(Stored data entries)
[Start of section]

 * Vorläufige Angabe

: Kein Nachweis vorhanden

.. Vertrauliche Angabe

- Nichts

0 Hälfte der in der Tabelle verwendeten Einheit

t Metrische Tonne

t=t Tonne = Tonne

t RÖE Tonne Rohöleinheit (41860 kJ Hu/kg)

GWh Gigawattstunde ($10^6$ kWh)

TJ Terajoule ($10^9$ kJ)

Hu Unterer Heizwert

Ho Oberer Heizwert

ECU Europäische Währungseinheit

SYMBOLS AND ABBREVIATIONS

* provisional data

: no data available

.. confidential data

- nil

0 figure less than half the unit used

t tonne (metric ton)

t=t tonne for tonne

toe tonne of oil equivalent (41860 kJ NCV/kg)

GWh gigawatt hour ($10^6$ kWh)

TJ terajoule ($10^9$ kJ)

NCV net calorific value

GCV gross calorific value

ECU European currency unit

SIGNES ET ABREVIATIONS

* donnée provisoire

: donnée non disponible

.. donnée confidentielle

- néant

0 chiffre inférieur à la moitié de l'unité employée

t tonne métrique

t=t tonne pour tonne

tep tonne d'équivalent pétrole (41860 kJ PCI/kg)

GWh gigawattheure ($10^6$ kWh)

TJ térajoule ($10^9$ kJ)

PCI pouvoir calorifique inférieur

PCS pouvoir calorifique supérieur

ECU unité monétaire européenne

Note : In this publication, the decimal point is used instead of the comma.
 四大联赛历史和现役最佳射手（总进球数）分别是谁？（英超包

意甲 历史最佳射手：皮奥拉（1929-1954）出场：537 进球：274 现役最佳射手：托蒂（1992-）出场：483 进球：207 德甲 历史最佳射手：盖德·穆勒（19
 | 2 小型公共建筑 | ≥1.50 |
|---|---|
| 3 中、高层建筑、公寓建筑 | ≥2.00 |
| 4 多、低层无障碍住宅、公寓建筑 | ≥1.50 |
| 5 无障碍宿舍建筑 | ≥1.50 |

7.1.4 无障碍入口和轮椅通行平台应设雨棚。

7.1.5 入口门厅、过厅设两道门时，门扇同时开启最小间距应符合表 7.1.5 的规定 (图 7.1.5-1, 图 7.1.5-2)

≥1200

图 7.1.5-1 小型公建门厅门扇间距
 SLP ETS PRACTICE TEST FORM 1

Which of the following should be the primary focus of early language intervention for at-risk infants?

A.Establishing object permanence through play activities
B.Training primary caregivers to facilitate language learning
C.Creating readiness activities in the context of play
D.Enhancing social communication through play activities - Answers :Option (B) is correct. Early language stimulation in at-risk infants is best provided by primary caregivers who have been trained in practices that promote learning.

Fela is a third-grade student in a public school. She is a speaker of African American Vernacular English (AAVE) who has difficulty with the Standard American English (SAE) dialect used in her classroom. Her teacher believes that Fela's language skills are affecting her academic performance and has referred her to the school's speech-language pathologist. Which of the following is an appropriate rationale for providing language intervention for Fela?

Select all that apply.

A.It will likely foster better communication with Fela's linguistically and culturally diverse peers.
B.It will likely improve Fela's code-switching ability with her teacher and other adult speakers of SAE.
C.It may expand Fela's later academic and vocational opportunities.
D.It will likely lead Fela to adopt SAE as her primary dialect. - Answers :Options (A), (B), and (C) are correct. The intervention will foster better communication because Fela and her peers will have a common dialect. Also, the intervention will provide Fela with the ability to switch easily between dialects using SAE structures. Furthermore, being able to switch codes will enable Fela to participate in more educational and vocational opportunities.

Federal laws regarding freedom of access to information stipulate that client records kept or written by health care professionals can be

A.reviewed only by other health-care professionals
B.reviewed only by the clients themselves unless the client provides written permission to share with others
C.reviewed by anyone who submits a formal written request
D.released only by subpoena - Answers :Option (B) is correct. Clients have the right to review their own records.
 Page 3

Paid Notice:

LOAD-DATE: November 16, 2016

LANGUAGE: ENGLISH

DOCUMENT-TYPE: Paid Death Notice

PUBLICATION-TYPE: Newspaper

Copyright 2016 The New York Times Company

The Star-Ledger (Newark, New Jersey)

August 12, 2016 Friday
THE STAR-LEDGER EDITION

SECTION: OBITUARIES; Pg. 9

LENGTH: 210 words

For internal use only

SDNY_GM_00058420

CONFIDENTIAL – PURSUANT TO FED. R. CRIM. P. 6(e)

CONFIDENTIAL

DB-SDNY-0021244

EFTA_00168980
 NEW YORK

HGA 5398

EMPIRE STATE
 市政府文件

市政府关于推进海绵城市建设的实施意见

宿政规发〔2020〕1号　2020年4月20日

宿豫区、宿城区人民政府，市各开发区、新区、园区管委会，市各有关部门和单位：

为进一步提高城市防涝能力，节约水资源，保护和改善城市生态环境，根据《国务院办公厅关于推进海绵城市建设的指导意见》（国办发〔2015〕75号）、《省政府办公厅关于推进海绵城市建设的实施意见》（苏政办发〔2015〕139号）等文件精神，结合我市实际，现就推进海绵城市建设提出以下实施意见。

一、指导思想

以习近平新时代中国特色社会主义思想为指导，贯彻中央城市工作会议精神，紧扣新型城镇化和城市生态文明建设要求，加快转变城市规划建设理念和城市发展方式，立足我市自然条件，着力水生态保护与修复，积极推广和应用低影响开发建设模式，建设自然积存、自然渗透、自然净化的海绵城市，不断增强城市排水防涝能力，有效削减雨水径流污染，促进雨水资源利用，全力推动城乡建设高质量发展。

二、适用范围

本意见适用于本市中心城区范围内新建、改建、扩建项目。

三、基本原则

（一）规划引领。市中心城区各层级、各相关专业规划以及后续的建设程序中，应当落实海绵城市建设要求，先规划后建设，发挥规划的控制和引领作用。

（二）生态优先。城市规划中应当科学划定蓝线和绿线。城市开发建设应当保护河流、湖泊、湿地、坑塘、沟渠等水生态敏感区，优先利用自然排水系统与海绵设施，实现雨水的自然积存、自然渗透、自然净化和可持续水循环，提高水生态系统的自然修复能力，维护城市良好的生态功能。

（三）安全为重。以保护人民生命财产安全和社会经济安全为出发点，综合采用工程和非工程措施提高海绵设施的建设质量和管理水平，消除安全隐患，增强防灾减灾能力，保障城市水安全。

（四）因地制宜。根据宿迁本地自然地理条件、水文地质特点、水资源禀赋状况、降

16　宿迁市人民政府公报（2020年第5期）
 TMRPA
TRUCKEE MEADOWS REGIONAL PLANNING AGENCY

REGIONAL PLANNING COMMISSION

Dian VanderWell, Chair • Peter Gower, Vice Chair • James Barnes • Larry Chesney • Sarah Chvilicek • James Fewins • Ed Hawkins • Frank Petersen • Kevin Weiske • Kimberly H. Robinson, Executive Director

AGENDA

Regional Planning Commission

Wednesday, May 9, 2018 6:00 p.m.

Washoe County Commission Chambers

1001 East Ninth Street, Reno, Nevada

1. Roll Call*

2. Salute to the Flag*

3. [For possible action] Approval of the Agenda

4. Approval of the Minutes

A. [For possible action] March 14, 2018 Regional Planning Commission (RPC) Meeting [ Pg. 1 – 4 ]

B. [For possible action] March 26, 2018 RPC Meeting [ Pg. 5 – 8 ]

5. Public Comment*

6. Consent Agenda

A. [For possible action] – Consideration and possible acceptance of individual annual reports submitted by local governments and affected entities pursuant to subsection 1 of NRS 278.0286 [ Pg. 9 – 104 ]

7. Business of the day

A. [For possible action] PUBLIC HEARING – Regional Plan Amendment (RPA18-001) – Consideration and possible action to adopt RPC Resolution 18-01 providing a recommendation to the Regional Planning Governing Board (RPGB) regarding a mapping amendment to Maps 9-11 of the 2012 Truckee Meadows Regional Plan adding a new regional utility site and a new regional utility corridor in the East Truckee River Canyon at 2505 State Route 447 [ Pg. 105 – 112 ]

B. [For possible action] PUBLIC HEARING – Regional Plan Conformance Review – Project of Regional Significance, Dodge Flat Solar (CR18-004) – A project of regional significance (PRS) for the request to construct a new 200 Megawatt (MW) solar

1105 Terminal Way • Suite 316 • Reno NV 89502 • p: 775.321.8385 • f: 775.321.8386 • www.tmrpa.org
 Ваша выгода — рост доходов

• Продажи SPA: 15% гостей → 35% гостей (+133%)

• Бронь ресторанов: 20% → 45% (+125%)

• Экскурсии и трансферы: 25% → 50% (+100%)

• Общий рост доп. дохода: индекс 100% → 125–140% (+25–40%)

[End of section]

### Work order
From the entries above, write out only the lines starting at the line that holds "GWh Gigawattstunde ($10^6$ kWh)" and ending at the line that holds "中、高层建筑、公寓建筑 | ≥2.00 |", keeping both and matching them exactly.

### Response box
GWh Gigawattstunde ($10^6$ kWh)

TJ Terajoule ($10^9$ kJ)

Hu Unterer Heizwert

Ho Oberer Heizwert

ECU Europäische Währungseinheit

SYMBOLS AND ABBREVIATIONS

* provisional data

: no data available

.. confidential data

- nil

0 figure less than half the unit used

t tonne (metric ton)

t=t tonne for tonne

toe tonne of oil equivalent (41860 kJ NCV/kg)

GWh gigawatt hour ($10^6$ kWh)

TJ terajoule ($10^9$ kJ)

NCV net calorific value

GCV gross calorific value

ECU European currency unit

SIGNES ET ABREVIATIONS

* donnée provisoire

: donnée non disponible

.. donnée confidentielle

- néant

0 chiffre inférieur à la moitié de l'unité employée

t tonne métrique

t=t tonne pour tonne

tep tonne d'équivalent pétrole (41860 kJ PCI/kg)

GWh gigawattheure ($10^6$ kWh)

TJ térajoule ($10^9$ kJ)

PCI pouvoir calorifique inférieur

PCS pouvoir calorifique supérieur

ECU unité monétaire européenne

Note : In this publication, the decimal point is used instead of the comma.
 四大联赛历史和现役最佳射手（总进球数）分别是谁？（英超包

意甲 历史最佳射手：皮奥拉（1929-1954）出场：537 进球：274 现役最佳射手：托蒂（1992-）出场：483 进球：207 德甲 历史最佳射手：盖德·穆勒（19
 | 2 小型公共建筑 | ≥1.50 |
|---|---|
| 3 中、高层建筑、公寓建筑 | ≥2.00 |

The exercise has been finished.